【千葉科学大学・神栖市】海生哺乳類研究の貴重な発見:利根川河口域で恒常的なスナメリの集合を発見!
利根川河口域におけるスナメリの集合(2023年5月撮影)
2025-01-28 13:00
貴重な発見
千葉科学大学(小濱研究室)は、神栖市自然環境調査において、利根川河口域に集群するスナメリの空撮に成功した。また、定期観測を通じて、このようなスナメリの集合が恒常的に起きていることを明らかにした。
スナメリについて
スナメリは、ハクジラ亜目ネズミイルカ科の属する小型の鯨類(イルカ)です。
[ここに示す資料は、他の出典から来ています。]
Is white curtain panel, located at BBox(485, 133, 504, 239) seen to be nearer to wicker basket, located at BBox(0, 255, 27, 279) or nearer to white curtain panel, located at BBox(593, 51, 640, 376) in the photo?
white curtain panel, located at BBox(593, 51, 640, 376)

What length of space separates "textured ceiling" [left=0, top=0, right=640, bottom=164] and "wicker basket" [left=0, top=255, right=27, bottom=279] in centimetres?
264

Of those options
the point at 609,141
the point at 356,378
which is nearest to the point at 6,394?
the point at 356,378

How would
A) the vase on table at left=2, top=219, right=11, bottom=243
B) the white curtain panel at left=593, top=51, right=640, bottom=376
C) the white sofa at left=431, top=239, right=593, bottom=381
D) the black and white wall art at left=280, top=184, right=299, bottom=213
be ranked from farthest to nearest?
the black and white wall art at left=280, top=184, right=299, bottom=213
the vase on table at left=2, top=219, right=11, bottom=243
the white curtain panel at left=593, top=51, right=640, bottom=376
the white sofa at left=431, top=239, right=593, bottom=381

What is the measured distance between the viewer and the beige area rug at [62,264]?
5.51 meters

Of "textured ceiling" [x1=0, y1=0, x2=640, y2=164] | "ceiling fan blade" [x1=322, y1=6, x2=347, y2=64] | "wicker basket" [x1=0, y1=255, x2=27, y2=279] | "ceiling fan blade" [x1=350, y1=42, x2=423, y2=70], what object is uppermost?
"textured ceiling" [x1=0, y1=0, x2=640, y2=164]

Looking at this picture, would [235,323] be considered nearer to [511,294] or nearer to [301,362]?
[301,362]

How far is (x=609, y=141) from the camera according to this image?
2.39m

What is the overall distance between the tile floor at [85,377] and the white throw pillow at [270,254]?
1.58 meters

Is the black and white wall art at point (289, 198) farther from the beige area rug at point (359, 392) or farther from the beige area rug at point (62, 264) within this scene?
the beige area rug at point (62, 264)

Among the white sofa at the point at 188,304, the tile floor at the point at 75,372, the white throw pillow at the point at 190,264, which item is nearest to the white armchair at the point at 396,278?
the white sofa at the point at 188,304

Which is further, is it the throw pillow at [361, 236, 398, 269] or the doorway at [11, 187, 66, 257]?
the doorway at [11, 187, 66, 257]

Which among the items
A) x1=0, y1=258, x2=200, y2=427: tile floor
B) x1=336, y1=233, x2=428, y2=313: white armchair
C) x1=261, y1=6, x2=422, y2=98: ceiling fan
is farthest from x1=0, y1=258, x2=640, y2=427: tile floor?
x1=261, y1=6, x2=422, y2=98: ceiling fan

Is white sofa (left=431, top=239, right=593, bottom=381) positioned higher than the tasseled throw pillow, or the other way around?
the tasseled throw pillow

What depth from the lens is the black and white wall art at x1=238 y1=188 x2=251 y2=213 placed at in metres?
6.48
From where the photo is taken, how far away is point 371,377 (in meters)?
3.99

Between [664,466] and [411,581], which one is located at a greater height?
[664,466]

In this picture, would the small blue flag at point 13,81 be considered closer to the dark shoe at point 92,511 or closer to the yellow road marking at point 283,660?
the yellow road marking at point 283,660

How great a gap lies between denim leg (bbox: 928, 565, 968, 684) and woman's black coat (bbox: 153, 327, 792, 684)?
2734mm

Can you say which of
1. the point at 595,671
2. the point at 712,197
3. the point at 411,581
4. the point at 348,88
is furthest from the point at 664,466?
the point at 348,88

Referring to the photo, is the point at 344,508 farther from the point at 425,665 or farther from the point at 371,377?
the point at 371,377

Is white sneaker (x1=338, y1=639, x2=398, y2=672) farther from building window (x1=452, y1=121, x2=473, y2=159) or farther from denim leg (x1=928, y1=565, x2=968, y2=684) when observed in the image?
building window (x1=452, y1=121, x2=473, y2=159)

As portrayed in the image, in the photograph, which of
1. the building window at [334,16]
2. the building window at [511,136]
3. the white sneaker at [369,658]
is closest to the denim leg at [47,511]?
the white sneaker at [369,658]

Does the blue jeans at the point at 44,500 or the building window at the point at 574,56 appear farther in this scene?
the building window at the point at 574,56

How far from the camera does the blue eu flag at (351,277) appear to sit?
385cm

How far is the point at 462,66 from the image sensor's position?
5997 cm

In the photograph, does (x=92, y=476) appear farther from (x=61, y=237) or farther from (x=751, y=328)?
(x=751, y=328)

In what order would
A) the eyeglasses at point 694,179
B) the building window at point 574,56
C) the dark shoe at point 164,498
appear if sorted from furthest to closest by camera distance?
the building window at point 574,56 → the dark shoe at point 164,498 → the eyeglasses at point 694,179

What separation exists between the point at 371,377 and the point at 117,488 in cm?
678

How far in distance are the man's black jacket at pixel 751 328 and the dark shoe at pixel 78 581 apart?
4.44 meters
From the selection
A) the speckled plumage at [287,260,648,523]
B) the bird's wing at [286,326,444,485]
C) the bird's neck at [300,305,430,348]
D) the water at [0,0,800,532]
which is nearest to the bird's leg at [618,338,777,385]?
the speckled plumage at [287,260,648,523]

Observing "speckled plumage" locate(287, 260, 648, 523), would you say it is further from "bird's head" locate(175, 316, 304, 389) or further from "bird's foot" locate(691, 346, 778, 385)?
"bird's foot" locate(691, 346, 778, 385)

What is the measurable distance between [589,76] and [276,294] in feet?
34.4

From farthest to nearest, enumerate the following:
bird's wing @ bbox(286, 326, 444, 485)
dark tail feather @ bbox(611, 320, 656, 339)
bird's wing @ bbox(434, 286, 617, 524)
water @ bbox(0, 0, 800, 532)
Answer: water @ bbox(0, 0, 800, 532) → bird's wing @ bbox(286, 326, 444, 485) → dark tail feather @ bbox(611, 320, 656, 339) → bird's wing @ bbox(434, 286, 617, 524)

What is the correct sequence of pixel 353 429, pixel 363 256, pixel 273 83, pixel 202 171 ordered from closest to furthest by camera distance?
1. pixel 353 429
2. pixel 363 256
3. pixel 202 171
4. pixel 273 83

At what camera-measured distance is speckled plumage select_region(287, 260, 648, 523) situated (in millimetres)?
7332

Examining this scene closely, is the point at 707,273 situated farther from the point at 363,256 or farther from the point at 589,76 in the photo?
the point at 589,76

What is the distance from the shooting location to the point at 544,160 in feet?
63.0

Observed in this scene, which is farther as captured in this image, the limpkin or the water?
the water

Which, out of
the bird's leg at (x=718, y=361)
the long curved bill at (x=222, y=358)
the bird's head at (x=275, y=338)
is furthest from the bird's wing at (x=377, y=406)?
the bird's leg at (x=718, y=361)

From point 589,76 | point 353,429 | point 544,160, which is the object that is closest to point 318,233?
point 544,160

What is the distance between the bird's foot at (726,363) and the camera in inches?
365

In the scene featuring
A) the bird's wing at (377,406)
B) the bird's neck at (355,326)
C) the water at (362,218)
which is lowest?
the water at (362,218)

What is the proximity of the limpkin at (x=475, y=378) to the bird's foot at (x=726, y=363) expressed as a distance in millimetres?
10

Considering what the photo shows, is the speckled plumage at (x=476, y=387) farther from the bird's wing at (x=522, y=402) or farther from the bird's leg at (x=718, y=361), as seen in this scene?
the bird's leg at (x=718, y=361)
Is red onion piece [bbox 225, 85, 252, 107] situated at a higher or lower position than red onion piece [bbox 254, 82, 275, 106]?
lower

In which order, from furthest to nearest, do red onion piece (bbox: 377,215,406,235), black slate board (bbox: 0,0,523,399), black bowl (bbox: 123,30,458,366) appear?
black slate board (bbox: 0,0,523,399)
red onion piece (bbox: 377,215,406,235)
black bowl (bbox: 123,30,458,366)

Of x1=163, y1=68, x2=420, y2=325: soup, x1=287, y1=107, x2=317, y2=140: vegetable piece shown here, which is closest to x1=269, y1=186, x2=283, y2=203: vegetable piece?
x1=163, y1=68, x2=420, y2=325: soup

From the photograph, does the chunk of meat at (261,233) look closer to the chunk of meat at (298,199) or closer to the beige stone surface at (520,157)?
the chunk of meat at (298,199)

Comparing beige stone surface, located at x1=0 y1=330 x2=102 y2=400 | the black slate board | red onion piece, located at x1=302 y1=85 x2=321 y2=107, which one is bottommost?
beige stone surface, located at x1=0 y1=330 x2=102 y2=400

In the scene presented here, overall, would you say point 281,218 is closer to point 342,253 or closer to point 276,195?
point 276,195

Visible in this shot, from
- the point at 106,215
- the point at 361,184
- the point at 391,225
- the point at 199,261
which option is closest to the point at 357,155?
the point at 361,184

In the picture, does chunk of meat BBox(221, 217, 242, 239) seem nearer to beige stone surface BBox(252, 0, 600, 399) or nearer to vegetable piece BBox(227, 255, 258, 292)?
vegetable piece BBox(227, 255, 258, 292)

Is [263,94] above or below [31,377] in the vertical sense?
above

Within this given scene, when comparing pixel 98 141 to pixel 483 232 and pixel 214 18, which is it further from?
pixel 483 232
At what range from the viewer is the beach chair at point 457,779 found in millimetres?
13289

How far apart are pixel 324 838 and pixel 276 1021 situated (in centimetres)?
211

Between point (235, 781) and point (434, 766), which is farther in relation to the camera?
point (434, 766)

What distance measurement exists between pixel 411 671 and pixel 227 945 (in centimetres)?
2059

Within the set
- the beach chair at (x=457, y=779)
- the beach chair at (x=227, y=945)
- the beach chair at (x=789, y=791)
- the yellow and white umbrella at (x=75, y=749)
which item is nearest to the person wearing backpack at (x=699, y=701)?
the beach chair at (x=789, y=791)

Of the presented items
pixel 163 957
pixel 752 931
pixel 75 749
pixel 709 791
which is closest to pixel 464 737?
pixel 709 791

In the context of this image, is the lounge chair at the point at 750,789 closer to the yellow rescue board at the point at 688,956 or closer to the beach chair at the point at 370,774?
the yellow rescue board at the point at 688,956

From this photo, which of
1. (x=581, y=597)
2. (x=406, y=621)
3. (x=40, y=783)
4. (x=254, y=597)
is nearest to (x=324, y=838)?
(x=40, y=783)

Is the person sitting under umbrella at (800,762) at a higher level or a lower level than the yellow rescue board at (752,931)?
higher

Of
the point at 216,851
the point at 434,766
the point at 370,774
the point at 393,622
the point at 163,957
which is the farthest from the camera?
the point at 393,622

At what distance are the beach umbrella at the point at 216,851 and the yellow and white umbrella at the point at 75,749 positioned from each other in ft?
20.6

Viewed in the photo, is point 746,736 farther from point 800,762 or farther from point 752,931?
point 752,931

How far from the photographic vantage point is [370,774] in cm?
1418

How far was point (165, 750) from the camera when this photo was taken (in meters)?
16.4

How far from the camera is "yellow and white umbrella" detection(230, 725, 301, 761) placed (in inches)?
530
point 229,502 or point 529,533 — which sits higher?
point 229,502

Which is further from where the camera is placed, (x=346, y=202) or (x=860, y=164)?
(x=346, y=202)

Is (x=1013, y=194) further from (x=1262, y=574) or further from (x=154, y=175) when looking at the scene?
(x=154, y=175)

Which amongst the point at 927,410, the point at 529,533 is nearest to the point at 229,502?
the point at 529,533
その特徴は以下の通りです:
- くちばしが短く、背びれがない
- 体色は子供が暗灰色、大人が明灰色
- 主に魚類や頭足類を食べる
調査結果のハイライト
千葉科学大学危機管理学部動物危機管理学科の学生による継続的な調査により、以下の重要な結果が得られました:
- 利根川河口域におけるスナメリの出現率:
- 2022年:94.1%
- 2023年:87.9%
- 出現個体数:
- 2022年:0~81頭(平均15.5頭)
- 2023年:0~65頭(平均16.4頭)
利根川がそそぐ豊かで貴重な海域
利根川河口周辺域は、漁船の往来や洋上風力発電に代表されるように、人間活動の活発な海域です。一方、この海域では、利根川からの豊富な栄養分や黒潮、親潮といった海流の恵みをもとに、とても豊かな生態系が育まれています。今回の調査で見られたように、人間活動が活発な海域において、スナメリが高頻度かつ高密度に出現する事例は、世界的にも貴重といえます。
今後の展望
共同研究チームは、スナメリを含む利根川河口域の豊かな生態系を保全すべく、調査研究を継続して進めていく方針です。今回の調査における発見が、海洋環境保全に対する意識向上や、人と動物共存のモデルケースにつながることを期待しています。